Tuesday, September 06, 2011
On Saturday he lost a tooth, and the tooth fairy forgot to come. She forgot again on Sunday.
TW and I discussed it. It was time.
The changes are coming in rapid succession. He mentioned wanting to try coffee sometime to see what it tasted like.
Queasy readers might want to skip the rest of this post...
I took him to a local donut shop, and got us two coffees (one sweetened, one black) and two donuts. We sat down, and I mentioned how proud I was of how fast and how well he was growing up. He was turning into a man, and it was time to celebrate that. I offered him a sip of the black coffee, and he took it.
(Picture the face Renee Zellweger would make upon tasting a lemon.)
So I let him try the sweetened one, which he found a little more tolerable, but still bitter. He didn’t finish either, but devoured the donut and seemed proud to have tried coffee. I congratulated him on a milestone.
Then I dropped the bomb.
I told him that growing up means having to learn some things you’d rather not know. But that kids at school would know, and I didn’t want to send him in there unprepared. It was time to learn that the Tooth Fairy, and Santa, were really Mom and Dad.
It was an awful moment. His face reddened, and he teared up. But he held it together.

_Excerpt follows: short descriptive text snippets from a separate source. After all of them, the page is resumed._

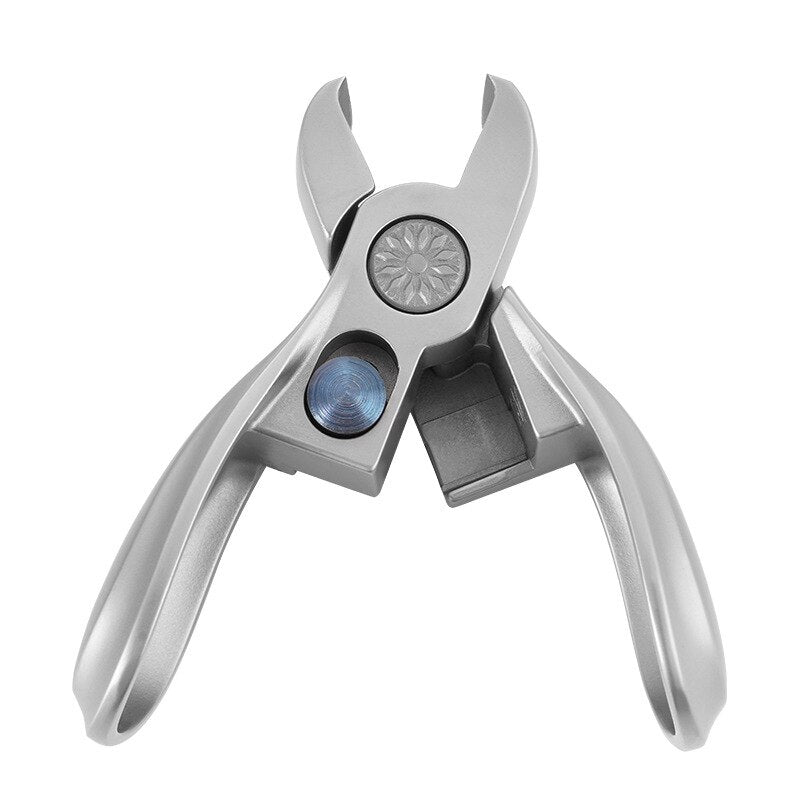 Mini Simple Stainless Steel Nail Clipper | Bowlift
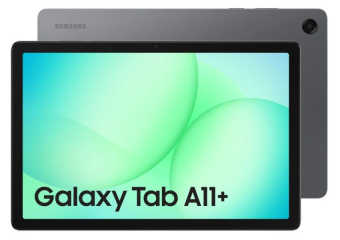 Планшет Samsung Galaxy Tab A11+ 11" 8/256Gb 5G Grey (серый)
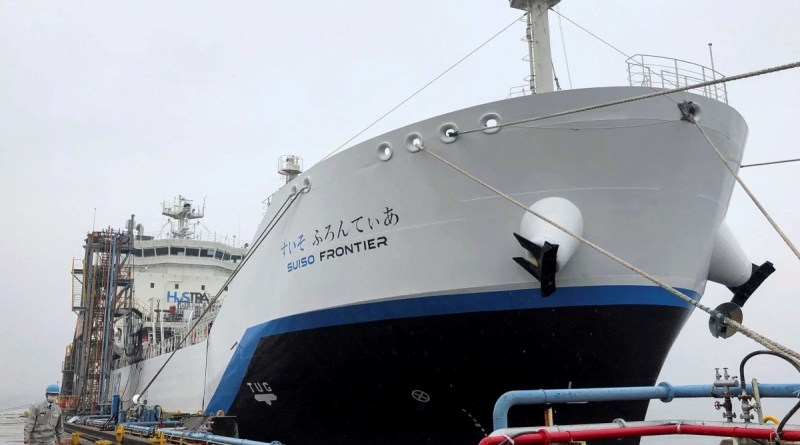 探索氫運(yùn)輸?shù)母?jìng)賽開始了 探索氫運(yùn)輸?shù)母?jìng)賽開始了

I told him that TW and I had grown up with the Tooth Fairy and Santa, and that we wanted him and TG to have that experience, too. They’re wonderful traditions, and they make childhood more special. But there comes a time when you have to know the truth. I didn’t want him to hear it at school, or to be caught short when someone teased him about it.
I asked him if he had figured it out yet. He said that he kind of suspected, but didn’t really want to know. That seemed about right.

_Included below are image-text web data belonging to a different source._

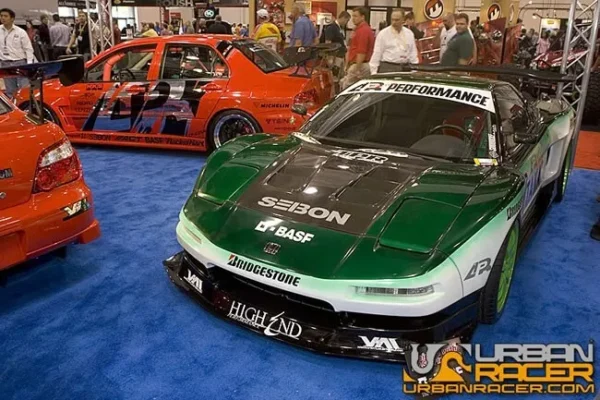 NSX HOOD STYLE SEIBON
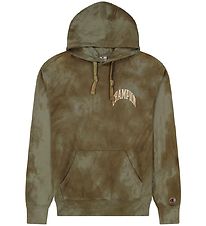 Champion Fashion Hoodie - Army Green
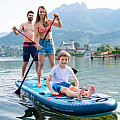 Zestaw do paddleboardu Aqua Marina SUPER TRIP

Then I enlisted his help. The Girl is three years younger. We don’t think she’s quite ready for this nugget of truth yet, so we’ll need TB’s help in maintaining the Tooth Fairy and Santa for her for a little longer. He agreed. And I promised he’d still get money for teeth and presents for Christmas, so this wasn’t about us cheaping out on him.
He pulled himself together, and the conversation shifted to other things. When we got home he was unusually interested in father-son time, so we shot some hoops and played catch and even worked on his pitching. (Devastating fastball, but the change-up is a work in progress.) He never said a word to his sister.
He’s a great kid, on his way to becoming a wonderful man. Someday he’ll have a conversation like this with his own children, and realize just how hard the other side of it is. He’ll feel his own heart break as he watches their faces tear up. Then we’ll have some coffee and talk about it.